Troutt started taking dance classes at age four, while the family was based in Washington, D.C., but her mother Helen remembers her daughter quietly dancing by herself in the living room as early as two.
“It was inside of her,” Helen Troutt said.
The Troutt family moved to Juneau when Brittany was in third grade and she began taking classes at the Janice Holst School of Dance. Over the years she also took classes at Juneau Dance Unlimited and in high school joined the dance drill team. The team competed in several national competitions, winning the Miss Dance-Drill UAS championship in 1997. Troutt said the athleticism and discipline of the dance-drill team was a great preparation for her current work for the Knicks dancers.
After graduation, Troutt studied dance that the University of California at Irvine, and then in Sydney Australia. She then settled in Los Angeles and danced with the Los Angeles Clippers for two seasons before relocating to New York.

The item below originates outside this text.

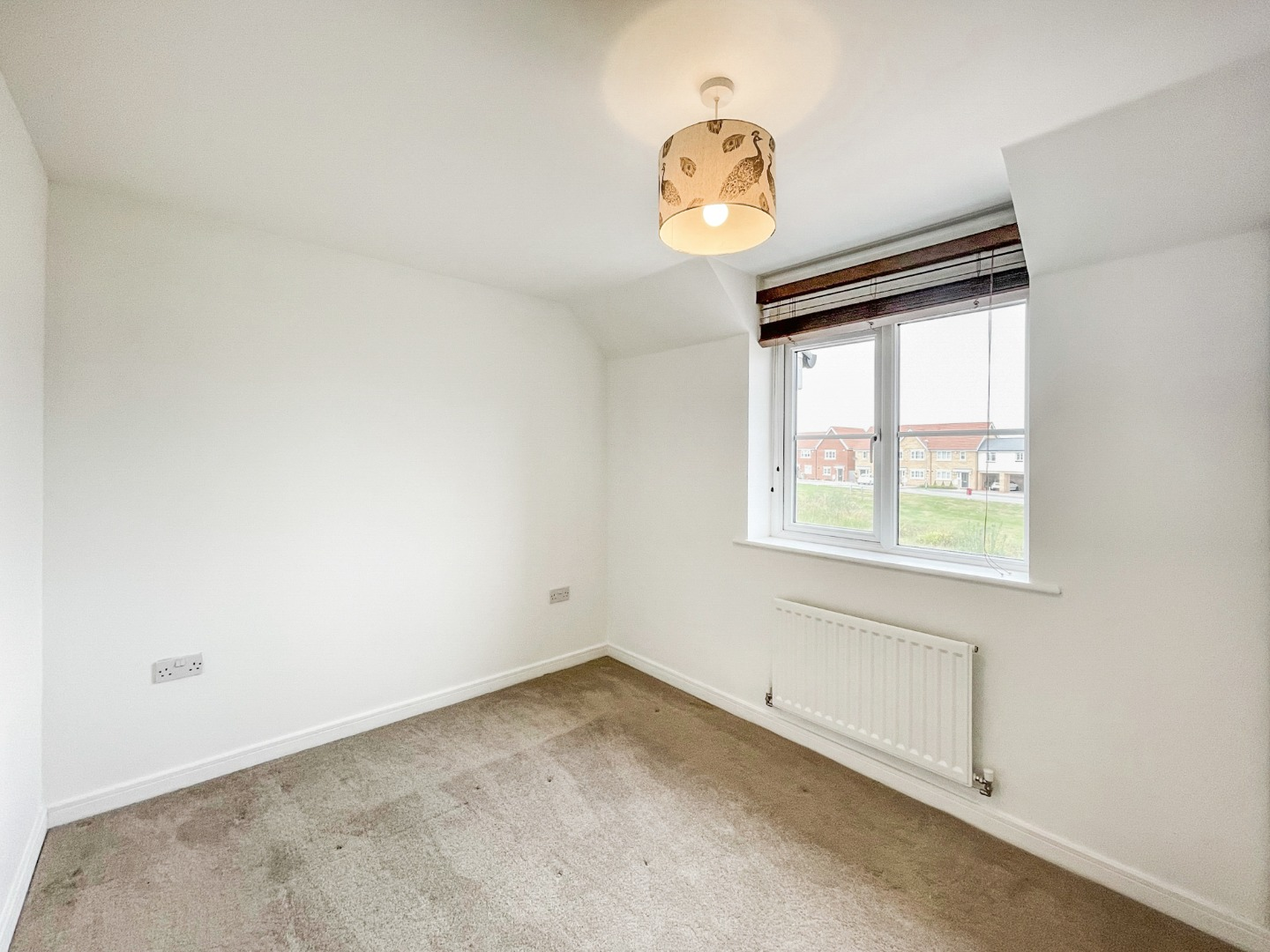 2 bed apartment to rent in Warwick Crescent, Laindon 9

Troutt said she’s looking forward to her visit to Juneau, where her family is still based, and that she is very supportive of the HUB After School Program and the center in which it is based.
“I’ve never seen anything like it in Juneau,” she said.

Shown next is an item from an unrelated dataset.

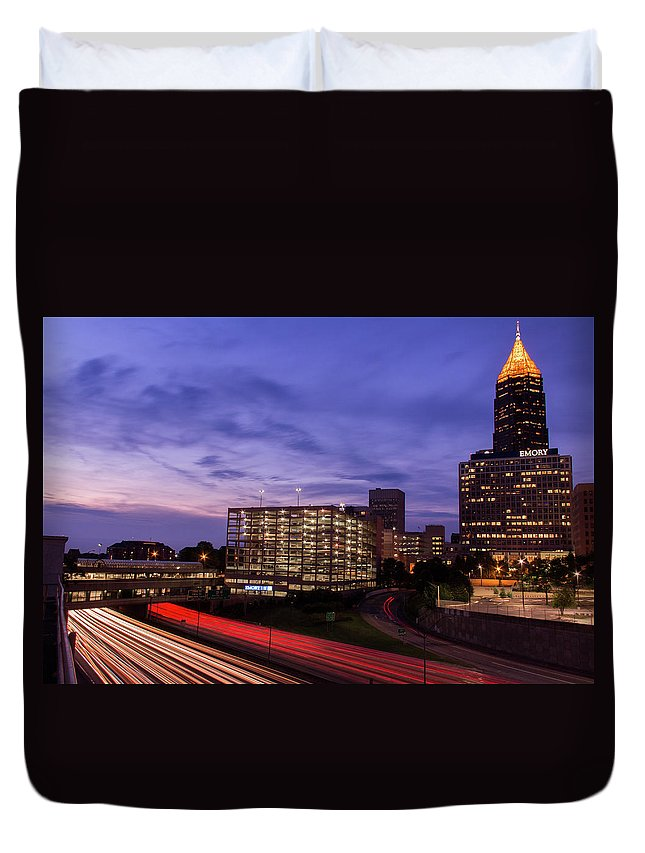 Atlanta Duvet Cover featuring the photograph Sunset Rush by Kenny Thomas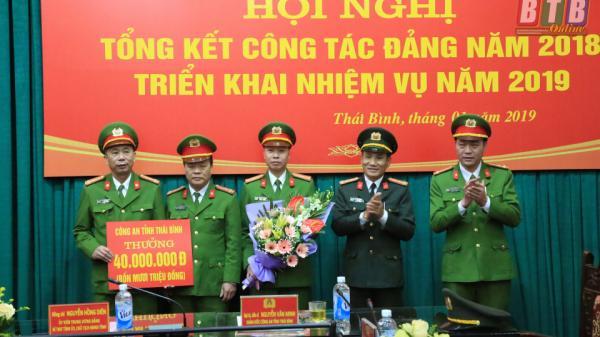 Thái Bình: Các đồng chí lãnh đạo tỉnh chúc mừng lực lượng công an phá nhanh vụ cướp ngân hàng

The HUB youth center, which houses the after school program, opened last year and is designed to provide “a safe and positive atmosphere for young people that encourages them to succeed.”
The 6,200-square-foot facility includes a large outdoor space, performance stage, lounge area, games — including Xbox 360s, playstations, pool, foosball and ping-pong — iPod listening stations, a gymnasium and a cafe.
During the school year, on-site tutors, some of whom are local teachers, provide homework help, and organizers are working toward developing non-academic mini-courses for teens as well.
Though the HUB was organized through the Juneau Christian Center next to Fred Meyer, it is not a religious facility, Helen Troutt said, rather it is open to everyone. She noted that last year, the facility hosted 95 kids over the course of the school year, only two of whom were from the church’s congregation.
Having raised her kids in Juneau, Helen Troutt got on board with the project because she saw a need for a place for teens, especially during the “gap time” between 3 and 6 p.m., while parents are often still at work.
“Juneau is a great place to raise kids, however we are all fully aware that we have our problems,” she said. “(So we said) ‘let’s do something about this.’”
Support for the construction of the HUB youth center came from the church, local businesses and individuals and included donations from the Rasmuson Foundation and the state of Alaska. The facility was open two days a week last year; organizers hope to expand that this year.
Helen Troutt, who serves on the HUB board and is the fundraising coordinator, was approached about asking her daughter to run the dance clinic to raise money for the facility. Money from the clinic will go toward expanding its hours of operation and other features of the program, such as the mentor projects.
The dance clinic runs from June 28 through 30 and is open to dancers of all levels, ages 8 and up.
As of press time Wednesday, Brittany Troutt was scheduled to appear on “Late Night With Jimmy Fallon” as part of a comedy skit.
Though she’s used to dancing in front of a live audience, performing on live TV is a bit nerve-wracking, she said. but it’s not something that gets in her way.
“A little bit of nervousness is healthy,” she said. “When I first started dancing professionally it was a dreaded nervous but now it’s just exiting,” she said.
This isn’t her first appearance on Jimmy Fallon but it’s her first as Brittany Troutt; previously she’s appeared as part of the Knicks City Dancers.
Troutt has also danced in film projects, such as “The Curious Case or Benjamin Button” and worked on numerous music projects with such luminaries as Beyonce. In person the powerful star is “calm and sweet,” Troutt said, and well worth emulating in terms of her work ethic.
“It was amazing. She is one of the hardest workers I’ve ever met.”
Troutt’s advice for up and coming young dancers?
“Stay in class, go to every single audition you get called on, and learn how to dance in heels. And don’t give up.”